==== Textauszug ====

Wir, die heutigen Großeltern, haben unsere Kinder als besondere und selbständige Menschen erzogen. Den Anspruch auf Besonderheit und Selbständigkeit, den wir für sie erhoben und sie von uns gerne übernommen haben, zeigten auch wir schon in der Namensgebung. Denn bereits wir haben uns angestrengt, ihnen nicht allzu gewöhnliche, langweilige Namen auszusuchen – und sind manchmal mitten in einem neuen Mode-Hype gelandet. Eine Generation später haben sich diese Trends erheblich verstärkt. Dazu kommt die veränderte Zusammensetzung unserer Bevölkerung. Vielfalt und Anspruch auf Individualität äußern sich nicht zuletzt in den Namen, die unsere Kinder für unsere Enkel auswählen. Und obwohl wir selber damit angefangen haben, wundern wir uns manchmal, wie konsequent die neue Erwachsenengeneration ihre Namenspolitik nun durchzieht.

==== Gegebenes Material ====

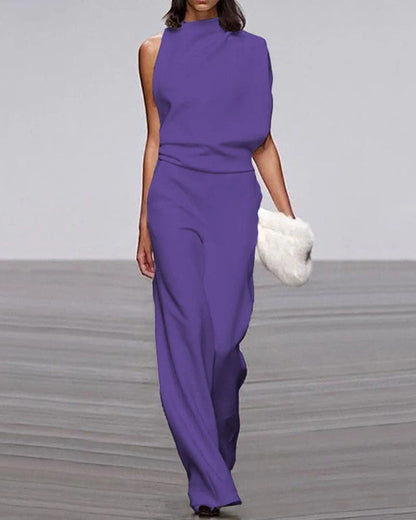 Pauline | Mock-Neck Wide-Leg Jumpsuit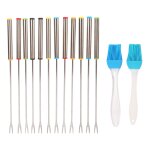 Fourchettes  fondue de 24cm, btonnets  fondue portatifs en acier inoxydable avec poigne rsistante ...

====

▶ [Aufgaben]
1. Welche Art von Namen haben die heutigen Großeltern laut dem Textauszug bei der Wahl für ihre Kinder zu vermeiden versucht?
2. Nennen Sie alle Verwandtschaftsbezeichnungen, die im Textauszug vorkommen.
Für die Bearbeitung wird das Material nicht gebraucht.

▶ [Lösungen]
1. Allzu gewöhnliche, langweilige Namen.

2. Großeltern, Kinder, Enkel